Prigoschin in St. Petersburg beigesetzt

Über Ort und Zeit der Beisetzung des Söldnerführers Prigoschin war in Russland seit Tagen spekuliert worden. An mehreren Friedhöfen in seiner Heimatstadt St. Petersburg zog gestern Polizei auf. Schließlich teilte Prigoschins Pressedienst mit, nach einer Trauerfeier im engsten Kreis sei der 62-Jährige auf dem Friedhof Porochowskoje am Stadtrand beerdigt worden.

Schon vorher hatte der Kreml mitgeteilt, dass Präsident Wladimir Putin nicht an der Beerdigung seines einstigen Günstlings teilnehmen werde.
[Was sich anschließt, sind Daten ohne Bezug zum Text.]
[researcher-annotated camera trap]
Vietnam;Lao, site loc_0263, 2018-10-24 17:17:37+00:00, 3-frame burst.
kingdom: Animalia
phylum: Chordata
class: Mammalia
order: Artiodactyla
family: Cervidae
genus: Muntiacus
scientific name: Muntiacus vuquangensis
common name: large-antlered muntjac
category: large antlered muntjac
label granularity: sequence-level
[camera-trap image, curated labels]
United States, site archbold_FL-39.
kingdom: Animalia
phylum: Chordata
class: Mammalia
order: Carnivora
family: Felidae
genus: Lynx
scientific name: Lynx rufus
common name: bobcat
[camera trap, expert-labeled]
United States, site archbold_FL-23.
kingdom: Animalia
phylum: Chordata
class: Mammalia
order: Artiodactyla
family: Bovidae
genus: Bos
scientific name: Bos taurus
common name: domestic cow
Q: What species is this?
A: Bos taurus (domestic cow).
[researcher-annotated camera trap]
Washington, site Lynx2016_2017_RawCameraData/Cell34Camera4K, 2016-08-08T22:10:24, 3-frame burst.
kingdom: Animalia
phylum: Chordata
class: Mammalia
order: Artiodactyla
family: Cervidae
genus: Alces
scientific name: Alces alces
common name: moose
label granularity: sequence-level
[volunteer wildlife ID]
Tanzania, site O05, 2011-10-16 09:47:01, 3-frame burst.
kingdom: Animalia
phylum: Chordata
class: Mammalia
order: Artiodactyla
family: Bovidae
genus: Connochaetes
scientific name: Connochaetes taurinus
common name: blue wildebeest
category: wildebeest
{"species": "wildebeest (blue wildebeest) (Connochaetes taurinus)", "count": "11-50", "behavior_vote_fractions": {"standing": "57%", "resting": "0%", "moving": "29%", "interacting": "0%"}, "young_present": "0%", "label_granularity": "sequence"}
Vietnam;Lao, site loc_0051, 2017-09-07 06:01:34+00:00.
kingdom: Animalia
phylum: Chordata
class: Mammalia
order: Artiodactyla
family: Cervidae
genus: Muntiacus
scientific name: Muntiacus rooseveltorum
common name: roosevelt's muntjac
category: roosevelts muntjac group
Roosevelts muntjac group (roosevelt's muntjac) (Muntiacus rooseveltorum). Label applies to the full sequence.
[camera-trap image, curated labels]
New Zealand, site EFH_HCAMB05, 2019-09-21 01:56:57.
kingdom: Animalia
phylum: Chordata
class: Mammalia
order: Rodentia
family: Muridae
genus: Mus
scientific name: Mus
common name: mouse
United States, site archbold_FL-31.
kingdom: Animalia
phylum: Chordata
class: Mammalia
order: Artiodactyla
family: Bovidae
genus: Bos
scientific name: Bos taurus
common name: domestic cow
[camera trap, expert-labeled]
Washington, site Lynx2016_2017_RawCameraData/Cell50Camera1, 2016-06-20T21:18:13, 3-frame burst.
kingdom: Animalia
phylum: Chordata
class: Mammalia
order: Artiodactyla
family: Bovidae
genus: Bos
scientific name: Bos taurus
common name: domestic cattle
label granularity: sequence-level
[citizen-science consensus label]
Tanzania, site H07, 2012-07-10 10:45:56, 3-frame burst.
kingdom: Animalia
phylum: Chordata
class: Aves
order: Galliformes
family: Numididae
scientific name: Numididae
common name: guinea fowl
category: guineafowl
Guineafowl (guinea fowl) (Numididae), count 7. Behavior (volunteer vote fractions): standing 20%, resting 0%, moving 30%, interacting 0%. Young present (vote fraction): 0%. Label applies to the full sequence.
Prigoschin hatte im Juni eine kurzlebige Meuterei gegen die russische Militär- und Staatsführung angezettelt, was Putin Verrat nannte. Vergangene Woche kamen Prigoschin und neun weitere Personen beim Absturz eines Privatjets ums Leben. Die Ursache ist unklar. Gemutmaßt wird, die Maschine sei gezielt zum Absturz gebracht worden.

Das wird heute wichtig

Die Verteidigungsminister der EU-Staaten beraten bei einem informellen Treffen über weitere Unterstützung für die Ukraine. Grundlage der Gespräche in Toledo sind unter anderem Vorschläge des EU-Außenbeauftragten Josep Borrell.

Er hatte im vergangenen Monat angeregt, das militärische Ausbildungsprogramm für die ukrainischen Streitkräfte deutlich auszuweiten. Wenn die Umstände es zuließen, könnte das Training schrittweise in die Ukraine verlagert werden. Zudem empfiehlt Borrell längerfristige Finanzierungszusagen für Militärhilfen und EU-Geld zur Lieferung von Kampfjets und Raketen.